Stored data

======

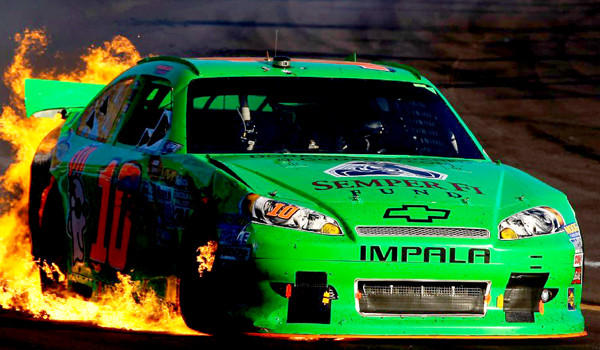 Danica Patrick drives the wrecked No. 10 GoDaddy.com Chevrolet as flames shoot from the back of her car after an incident in the NASCAR Sprint Cup Series AdvoCare 500 at Phoenix International Raceway on Nov. 11, 2012.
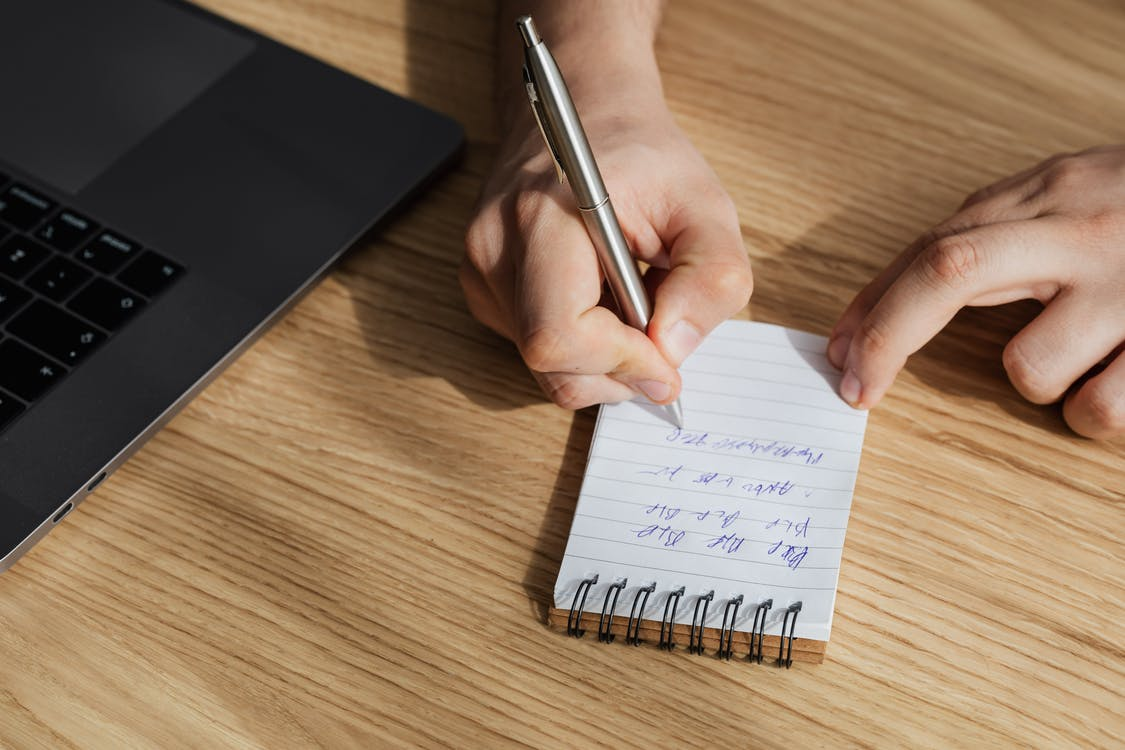 Crop anonymous employer making notes during work on laptop
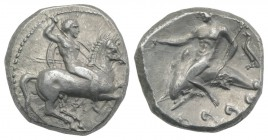 Southern Apulia, Tarentum, c. 290-281 BC. AR Nomos (19.5mm, 7.95g, 9h). Nude youth on horse standing r., placing wreath on horse's head; ΦI below. R/ ...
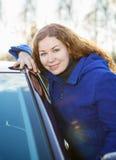 Muchacha rizada en capa azul con el coche que mira la cámara Fotos de archivo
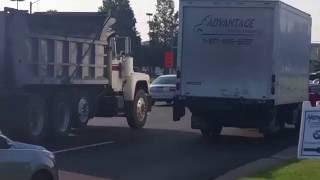 Mack R686 dump truck rolling coal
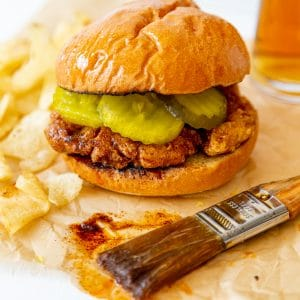 A spicy fried chicken sandwich on parchment paper with a pastry brush dripping spicy sauce next to it.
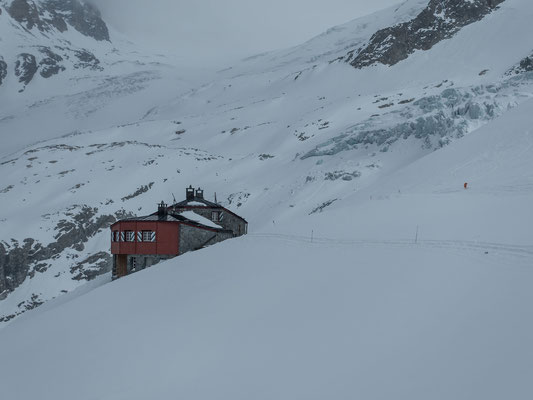 Nach ein paar abwechslungsreichen Metern mit Fixseilen, Powderhängen und kurzem Aufstieg erreichen Klaus und ich die prächtig gelegene Coaz Hütte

======

Pictures stay out; reproduce every line of the records exactly.

Completed task:
 Danica Patrick drives the wrecked No. 10 GoDaddy.com Chevrolet as flames shoot from the back of her car after an incident in the NASCAR Sprint Cup Series AdvoCare 500 at Phoenix International Raceway on Nov. 11, 2012.
 Crop anonymous employer making notes during work on laptop
 Southern Apulia, Tarentum, c. 290-281 BC. AR Nomos (19.5mm, 7.95g, 9h). Nude youth on horse standing r., placing wreath on horse's head; ΦI below. R/ ...
 Muchacha rizada en capa azul con el coche que mira la cámara Fotos de archivo
 Mack R686 dump truck rolling coal
 A spicy fried chicken sandwich on parchment paper with a pastry brush dripping spicy sauce next to it.
 Nach ein paar abwechslungsreichen Metern mit Fixseilen, Powderhängen und kurzem Aufstieg erreichen Klaus und ich die prächtig gelegene Coaz Hütte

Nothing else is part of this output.